Да, я сама выбрала его, но теперь мне этого мало. Теперь я хочу быть собой. Чувствовать то, что чувствую в душе и плевать на всех. Пусть завтра будет последний раз, когда мы станцуем с Воробышком вместе, но если он придет – он больше не увидит скромного Очкастика, трясущегося под насмешливыми взглядами. Я постараюсь его не подвести и будь что будет!
У меня есть деньги – премиальные за победу на олимпиаде в Пекине, и завтра я их потрачу. С этой мыслью мне, наконец-то, удается заснуть, далеко за полночь.
Сегодня праздник во всем университете – дата его основания. Начало мероприятия – танцевальная битва факультетов – назначено на четыре часа дня. Наверняка все соберутся раньше, но у меня еще есть время в запасе, чтобы все успеть, и я выхожу из дома и еду в «Три кита».
Я давно записана в салон красоты к Регине, спасибо Светке, и если раньше сомневалась: нужно ли мне участие парикмахера и визажиста, то сегодня знаю точно – необходимо!

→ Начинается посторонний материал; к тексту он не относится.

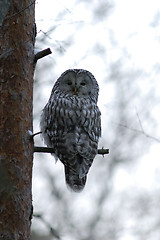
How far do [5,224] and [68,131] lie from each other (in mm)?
1767

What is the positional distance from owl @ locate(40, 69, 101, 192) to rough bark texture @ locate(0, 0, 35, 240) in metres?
1.16

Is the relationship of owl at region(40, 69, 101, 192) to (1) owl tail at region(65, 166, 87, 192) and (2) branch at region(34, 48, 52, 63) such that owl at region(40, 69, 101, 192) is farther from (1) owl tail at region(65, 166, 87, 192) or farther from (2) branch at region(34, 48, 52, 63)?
(2) branch at region(34, 48, 52, 63)

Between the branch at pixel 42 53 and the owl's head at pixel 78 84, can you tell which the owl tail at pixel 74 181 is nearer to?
the owl's head at pixel 78 84

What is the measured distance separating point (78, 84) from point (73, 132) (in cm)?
81

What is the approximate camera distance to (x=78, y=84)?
213 inches

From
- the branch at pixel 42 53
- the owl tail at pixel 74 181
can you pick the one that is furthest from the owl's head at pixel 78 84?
the branch at pixel 42 53

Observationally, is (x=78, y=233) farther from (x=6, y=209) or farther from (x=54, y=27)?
(x=6, y=209)

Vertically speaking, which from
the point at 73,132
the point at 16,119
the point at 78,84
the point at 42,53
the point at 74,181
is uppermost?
the point at 78,84

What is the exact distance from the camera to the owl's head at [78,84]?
17.6ft

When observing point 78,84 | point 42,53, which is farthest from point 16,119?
point 78,84

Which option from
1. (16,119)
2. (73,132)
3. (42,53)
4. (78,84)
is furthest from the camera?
(78,84)

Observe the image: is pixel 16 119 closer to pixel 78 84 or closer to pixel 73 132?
pixel 73 132

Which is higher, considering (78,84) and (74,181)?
(78,84)

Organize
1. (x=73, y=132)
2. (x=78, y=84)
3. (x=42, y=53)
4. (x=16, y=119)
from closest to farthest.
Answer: (x=16, y=119)
(x=42, y=53)
(x=73, y=132)
(x=78, y=84)
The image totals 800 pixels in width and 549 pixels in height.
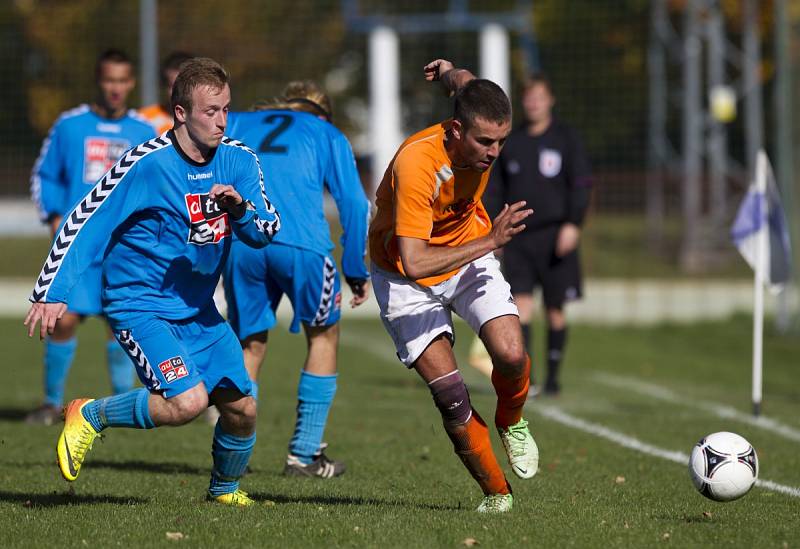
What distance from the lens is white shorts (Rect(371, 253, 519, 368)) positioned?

– Привет ботаникам! – встречает меня улыбкой синевласка-стилист, рассчитываясь с клиенткой, и шутливо хмурит брови: – Катюшка, какая ты сегодня серьезная! У тебя все хорошо?
– Да, спасибо, – зачем ей знать.
– Слышала, ты танцуешь танго в университете. Ох, как это романтично! – она мечтательно закатывает глазки, приглашая меня в кресло. – Парень, должно быть, настоящий красавчик?

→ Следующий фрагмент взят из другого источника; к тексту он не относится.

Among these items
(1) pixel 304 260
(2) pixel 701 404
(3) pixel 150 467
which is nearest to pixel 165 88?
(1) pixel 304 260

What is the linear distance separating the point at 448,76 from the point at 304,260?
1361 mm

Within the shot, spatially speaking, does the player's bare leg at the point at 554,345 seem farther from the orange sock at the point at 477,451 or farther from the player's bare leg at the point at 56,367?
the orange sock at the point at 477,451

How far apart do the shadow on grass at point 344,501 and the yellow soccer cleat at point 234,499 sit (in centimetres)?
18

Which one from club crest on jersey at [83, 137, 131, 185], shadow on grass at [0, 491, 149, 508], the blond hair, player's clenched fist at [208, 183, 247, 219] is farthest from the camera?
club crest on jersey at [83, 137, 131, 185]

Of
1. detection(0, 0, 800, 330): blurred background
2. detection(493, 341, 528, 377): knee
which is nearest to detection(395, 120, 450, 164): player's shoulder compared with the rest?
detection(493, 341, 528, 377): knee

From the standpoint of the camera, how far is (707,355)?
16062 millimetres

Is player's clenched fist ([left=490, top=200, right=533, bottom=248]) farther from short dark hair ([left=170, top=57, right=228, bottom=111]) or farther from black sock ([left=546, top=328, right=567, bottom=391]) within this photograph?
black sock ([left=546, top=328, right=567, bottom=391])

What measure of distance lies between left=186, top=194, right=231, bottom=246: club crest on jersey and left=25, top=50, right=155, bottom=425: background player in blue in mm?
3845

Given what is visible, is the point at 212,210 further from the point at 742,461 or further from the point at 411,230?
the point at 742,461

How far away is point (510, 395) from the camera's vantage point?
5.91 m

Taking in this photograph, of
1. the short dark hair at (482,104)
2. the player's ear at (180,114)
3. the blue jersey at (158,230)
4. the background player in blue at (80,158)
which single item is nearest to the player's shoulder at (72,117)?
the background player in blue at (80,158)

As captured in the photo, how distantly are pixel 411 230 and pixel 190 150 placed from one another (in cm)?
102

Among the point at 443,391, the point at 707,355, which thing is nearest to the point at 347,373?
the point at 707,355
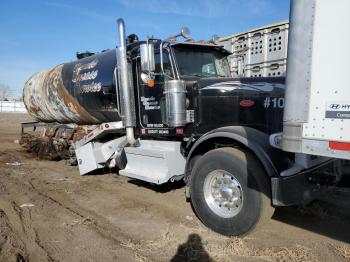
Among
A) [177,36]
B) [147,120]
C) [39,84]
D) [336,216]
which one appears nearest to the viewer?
[336,216]

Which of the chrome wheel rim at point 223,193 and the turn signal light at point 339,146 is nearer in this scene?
the turn signal light at point 339,146

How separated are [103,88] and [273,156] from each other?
13.8ft

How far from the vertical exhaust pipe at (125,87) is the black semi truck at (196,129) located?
0.06ft

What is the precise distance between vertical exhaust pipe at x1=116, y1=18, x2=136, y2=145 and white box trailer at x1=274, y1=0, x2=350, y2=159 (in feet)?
11.9

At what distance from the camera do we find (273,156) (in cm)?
397

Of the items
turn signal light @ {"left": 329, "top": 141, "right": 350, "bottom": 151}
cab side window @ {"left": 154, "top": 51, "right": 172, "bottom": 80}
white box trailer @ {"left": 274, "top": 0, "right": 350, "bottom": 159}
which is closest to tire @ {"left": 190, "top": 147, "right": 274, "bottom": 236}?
white box trailer @ {"left": 274, "top": 0, "right": 350, "bottom": 159}

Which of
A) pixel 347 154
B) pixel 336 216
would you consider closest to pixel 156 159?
pixel 336 216

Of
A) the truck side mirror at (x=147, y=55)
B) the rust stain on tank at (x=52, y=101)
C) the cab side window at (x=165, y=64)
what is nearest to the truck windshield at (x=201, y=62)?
the cab side window at (x=165, y=64)

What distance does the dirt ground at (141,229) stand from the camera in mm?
3840

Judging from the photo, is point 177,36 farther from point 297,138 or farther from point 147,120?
point 297,138

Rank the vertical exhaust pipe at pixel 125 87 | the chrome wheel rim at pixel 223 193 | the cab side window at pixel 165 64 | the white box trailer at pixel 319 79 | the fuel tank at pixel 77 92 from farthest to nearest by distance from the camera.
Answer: the fuel tank at pixel 77 92 < the vertical exhaust pipe at pixel 125 87 < the cab side window at pixel 165 64 < the chrome wheel rim at pixel 223 193 < the white box trailer at pixel 319 79

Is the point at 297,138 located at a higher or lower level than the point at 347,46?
lower

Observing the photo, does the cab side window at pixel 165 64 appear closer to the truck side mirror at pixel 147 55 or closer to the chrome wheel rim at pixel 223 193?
the truck side mirror at pixel 147 55

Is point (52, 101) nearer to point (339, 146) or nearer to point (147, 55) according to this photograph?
point (147, 55)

– Еще какой, – я киваю, вспомнив Ваньку, и прошу девушку: – Регин, сделай из меня человека. Очень нужно!
Ну вот, я серьезно, а она хохочет.
– Ой, Катюшка, ну ты и дурашка! – склоняет голову вбок, рассматривая меня со всех сторон. – Ваши мама с папой и без меня отлично постарались! – подмигивает. – Поверь специалисту, который в этом понимает. Все три сестрички, как на подбор! А вот красоту подчеркнем, не вопрос. Все сделаю в лучшем виде!

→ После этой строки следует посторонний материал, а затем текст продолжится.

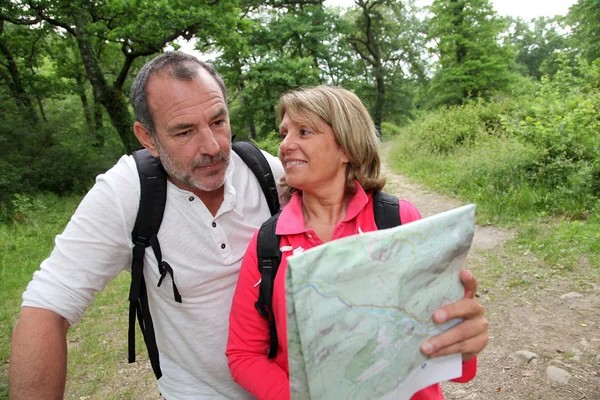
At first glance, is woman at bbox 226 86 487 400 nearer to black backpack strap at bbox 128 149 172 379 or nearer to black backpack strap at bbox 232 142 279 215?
black backpack strap at bbox 232 142 279 215

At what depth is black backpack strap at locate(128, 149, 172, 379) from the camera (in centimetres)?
177

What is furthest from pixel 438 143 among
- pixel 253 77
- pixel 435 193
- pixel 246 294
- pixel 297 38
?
pixel 246 294

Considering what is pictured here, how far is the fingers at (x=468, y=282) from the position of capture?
1.24 m

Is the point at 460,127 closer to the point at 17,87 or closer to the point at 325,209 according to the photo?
the point at 325,209

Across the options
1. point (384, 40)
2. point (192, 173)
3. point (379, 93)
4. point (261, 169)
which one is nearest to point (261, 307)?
point (192, 173)

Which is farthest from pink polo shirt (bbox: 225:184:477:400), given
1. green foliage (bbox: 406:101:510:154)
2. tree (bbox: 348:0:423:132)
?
tree (bbox: 348:0:423:132)

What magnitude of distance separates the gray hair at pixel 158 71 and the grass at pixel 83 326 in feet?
9.49

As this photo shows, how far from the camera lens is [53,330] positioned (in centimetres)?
154

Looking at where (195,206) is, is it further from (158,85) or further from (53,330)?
(53,330)

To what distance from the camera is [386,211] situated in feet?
5.52

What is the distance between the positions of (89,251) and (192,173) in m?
0.56

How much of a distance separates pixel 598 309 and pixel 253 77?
61.2 feet

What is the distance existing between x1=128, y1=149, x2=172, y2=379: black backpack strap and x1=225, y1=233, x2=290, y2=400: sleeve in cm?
37

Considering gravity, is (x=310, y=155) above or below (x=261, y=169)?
above
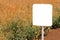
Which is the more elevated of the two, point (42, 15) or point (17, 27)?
point (42, 15)

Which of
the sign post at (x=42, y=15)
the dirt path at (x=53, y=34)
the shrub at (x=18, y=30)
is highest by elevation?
the sign post at (x=42, y=15)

Она моет мне голову и снова выглаживает волосы до блеска. Зачесывает их – длинные и шелковые – назад и убирает в низкий гладкий хвост, который у основания перетягивает прядью. Я сегодня в контактных линзах и, пожалуй, меня куда больше, чем в прошлый раз поражает собственное преобразившееся лицо – аккуратные скулы, взмах ресниц, не яркий, но очень чувственный макияж «смоки айс» и губы… Такие хочется разомкнуть и сказать что-то порочное.
Я засматриваюсь, онемев, а синевласка смеется.
– О да, детка! Ты еще та горячая штучка! Ну как тебе моя работа?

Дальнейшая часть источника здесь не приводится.